= Spartaco Vela =

Italian painter

Spartaco Vela (22 March 1854 – 23 June 1895) was a Swiss painter mainly active in Milan, Italy.

==Biography==

Vela was born on 22 March 1854 in Turin, the only child of Swiss sculptor Vincenzo Vela and Sabina Vela-Dragoni. He was raised in Turin until 1867, when he moved along with his parents to the family's hometown of Ligornetto, in the Swiss canton of Ticino. His first lessons in design were by his own father, who encouraged him to draw al vero and not copy masterpieces as many textbooks suggested. Influenced by his father, Vela attended the Brera Academy in Milan between 1869 and 1879, where he studied painting with Giuseppe Bertini, Eleuterio Pagliano and Mosè Bianchi, forming a lasting friendship with the latter. Vela was meticulous in producing works, dedicating himself to various esoteric studies. On the occasion of the National Exposition of Milan he sent the largest canvas featured in the exhibition. It was titled Rizpah after Niobe from the Bible, the guardian of the bodies of his sons hanged by King David.

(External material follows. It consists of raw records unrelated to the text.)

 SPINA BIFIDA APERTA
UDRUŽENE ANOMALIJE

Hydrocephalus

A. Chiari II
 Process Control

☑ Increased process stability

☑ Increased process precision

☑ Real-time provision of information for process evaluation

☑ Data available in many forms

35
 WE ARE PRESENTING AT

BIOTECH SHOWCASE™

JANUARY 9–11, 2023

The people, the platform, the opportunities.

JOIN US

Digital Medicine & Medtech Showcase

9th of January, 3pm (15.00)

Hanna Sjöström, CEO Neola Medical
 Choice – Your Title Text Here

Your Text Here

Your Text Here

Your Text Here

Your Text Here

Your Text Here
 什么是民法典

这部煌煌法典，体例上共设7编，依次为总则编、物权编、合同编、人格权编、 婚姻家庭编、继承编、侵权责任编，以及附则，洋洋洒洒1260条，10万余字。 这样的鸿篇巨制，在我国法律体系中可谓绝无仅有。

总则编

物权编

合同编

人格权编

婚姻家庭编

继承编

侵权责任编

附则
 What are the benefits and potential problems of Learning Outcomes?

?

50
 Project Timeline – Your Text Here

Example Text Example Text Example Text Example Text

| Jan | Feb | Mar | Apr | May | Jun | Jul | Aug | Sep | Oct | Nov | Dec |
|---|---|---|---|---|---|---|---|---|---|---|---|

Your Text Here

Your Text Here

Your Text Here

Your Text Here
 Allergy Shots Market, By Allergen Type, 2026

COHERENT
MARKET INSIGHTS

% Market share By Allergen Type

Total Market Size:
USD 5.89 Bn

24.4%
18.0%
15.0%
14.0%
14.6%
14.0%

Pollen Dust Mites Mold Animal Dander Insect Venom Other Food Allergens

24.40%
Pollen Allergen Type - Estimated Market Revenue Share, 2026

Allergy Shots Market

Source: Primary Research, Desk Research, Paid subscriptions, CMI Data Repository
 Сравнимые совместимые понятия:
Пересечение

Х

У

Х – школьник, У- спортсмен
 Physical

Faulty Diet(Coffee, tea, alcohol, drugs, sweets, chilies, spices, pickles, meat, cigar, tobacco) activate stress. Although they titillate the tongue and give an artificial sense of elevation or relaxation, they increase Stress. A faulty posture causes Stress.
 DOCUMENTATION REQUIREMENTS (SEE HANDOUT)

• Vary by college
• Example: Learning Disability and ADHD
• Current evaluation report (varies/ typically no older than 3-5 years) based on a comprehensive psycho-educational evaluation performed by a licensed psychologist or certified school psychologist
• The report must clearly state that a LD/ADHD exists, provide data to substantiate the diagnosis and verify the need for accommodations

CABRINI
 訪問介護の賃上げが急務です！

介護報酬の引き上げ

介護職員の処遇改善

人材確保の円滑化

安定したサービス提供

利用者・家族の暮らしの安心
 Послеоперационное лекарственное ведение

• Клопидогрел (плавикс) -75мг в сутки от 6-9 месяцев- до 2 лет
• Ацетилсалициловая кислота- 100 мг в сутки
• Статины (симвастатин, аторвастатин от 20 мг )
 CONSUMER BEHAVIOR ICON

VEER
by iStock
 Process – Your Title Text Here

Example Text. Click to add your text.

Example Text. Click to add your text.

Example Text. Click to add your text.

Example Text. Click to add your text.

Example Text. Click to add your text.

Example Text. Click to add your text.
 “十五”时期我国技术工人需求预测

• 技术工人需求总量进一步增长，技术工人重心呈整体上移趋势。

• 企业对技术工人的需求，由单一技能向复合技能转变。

Although he was never married, Vela fathered a son in 1881. He was a member of the masonic lodge La Ragione of Milan. Vela died in Ligornetto on 23 June 1895.

==Museo Vincenzo Vela==
In 1892, after his father's death, Vela donated his house and works in his studio to the Swiss government for the establishment of the Museo Vincenzo Vela in Ligornetto. The house, originally designed by the architect Cipriano Ajmetti, was restructured in 2001 by architect Mario Botta. The collection displays the works of Vincenzo as well as some of Spartaco's paintings and a series of sculptures of his uncle (and Vincenzo's brother) Lorenzo Vela. Among Spartaco's works at the museum are Lavatoio, Studio di nudo femminile, La strada presso la cava and Canal Grande.